Karim Sabeh, MD; Amiethab Aiyer, MD; Spencer Summers, MD; William Hennrikus, MD

Disclosures

Curr Orthop Pract. 2020;31(3):277-287. 

In This Article

Cast Material

Commercially available stockinettes and cast padding are utilized for all casts. Use of a stockinette sleeve can help reduce skin burns when the cast is removed (Figure 1A and B). Cast padding is imperative to reduce the risk of skin complications; bony prominences should be padded adequately. Casting material should not be in contact with bare skin because it may cause exfoliative dermatitis.[2] The advantages of plaster are lower cost and superior molding ability. The disadvantages are decreased radiolucency, and increased time needed to dry.[1,3] Fiberglass has been used since the 1970s. It is stronger, lighter, and more radiolucent.[2,4] However, fiberglass is more expensive, has inferior molding ability, and may cause increased risk of skin abrasions.[5–7] Hybrid casts comprised of plaster first followed by another layer of fiberglass are an option that combines advantages of both materials (Table 1).[1,7]

Figure 1.

(A through C) Applying stockinette and cast padding. Thumb padding with scissor technique at the thumb.
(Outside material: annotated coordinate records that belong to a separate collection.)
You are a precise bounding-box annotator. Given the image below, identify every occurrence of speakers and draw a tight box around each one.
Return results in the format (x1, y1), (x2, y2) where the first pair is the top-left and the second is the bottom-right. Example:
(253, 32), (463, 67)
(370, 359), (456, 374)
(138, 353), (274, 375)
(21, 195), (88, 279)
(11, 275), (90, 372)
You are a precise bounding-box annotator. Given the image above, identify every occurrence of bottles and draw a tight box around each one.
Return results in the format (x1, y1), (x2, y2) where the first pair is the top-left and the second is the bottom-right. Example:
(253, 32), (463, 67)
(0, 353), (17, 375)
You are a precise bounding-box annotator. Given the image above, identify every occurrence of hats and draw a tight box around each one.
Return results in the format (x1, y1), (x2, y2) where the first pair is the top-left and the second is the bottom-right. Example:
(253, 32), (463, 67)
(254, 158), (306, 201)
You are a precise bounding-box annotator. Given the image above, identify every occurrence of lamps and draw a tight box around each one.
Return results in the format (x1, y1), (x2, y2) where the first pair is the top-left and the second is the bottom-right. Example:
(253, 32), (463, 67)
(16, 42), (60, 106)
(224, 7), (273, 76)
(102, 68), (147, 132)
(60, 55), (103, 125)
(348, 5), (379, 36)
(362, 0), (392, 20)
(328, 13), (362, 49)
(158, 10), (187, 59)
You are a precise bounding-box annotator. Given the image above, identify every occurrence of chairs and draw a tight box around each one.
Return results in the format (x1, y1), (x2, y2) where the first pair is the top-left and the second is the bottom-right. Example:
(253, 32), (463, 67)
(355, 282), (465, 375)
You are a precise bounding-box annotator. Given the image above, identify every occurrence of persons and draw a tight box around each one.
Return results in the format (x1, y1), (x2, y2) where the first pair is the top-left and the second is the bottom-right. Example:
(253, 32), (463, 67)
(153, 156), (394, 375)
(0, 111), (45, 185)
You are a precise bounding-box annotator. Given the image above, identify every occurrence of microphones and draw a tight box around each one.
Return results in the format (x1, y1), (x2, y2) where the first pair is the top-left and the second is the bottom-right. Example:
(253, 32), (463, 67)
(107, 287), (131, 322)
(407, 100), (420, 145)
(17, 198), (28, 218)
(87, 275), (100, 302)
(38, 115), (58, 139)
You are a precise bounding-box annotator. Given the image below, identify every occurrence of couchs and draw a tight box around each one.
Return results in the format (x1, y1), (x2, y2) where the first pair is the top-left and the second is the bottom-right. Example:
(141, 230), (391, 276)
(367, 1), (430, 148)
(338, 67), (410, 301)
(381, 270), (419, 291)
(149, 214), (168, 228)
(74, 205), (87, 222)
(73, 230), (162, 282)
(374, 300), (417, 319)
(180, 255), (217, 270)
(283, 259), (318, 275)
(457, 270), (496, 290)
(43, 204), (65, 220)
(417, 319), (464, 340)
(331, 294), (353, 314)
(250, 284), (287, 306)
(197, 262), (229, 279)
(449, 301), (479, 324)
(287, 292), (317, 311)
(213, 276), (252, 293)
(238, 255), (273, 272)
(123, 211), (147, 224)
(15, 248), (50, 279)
Coss et al.[6] reported that 94% of the parents of patients requiring serial casting preferred the synthetic cast to traditional plaster of Paris. There was a similar rate of skin irritation with each type of cast in that study, but the fiberglass cast had significantly higher ratings for durability, convenience, performance, cast breakdown, and ease of removal.[6] Additionally, Marshall et al.[4] confirmed the durability of fiberglass, reporting that thumb spica, short arm, and short leg casts lasted on average twice as long as plaster of Paris casts.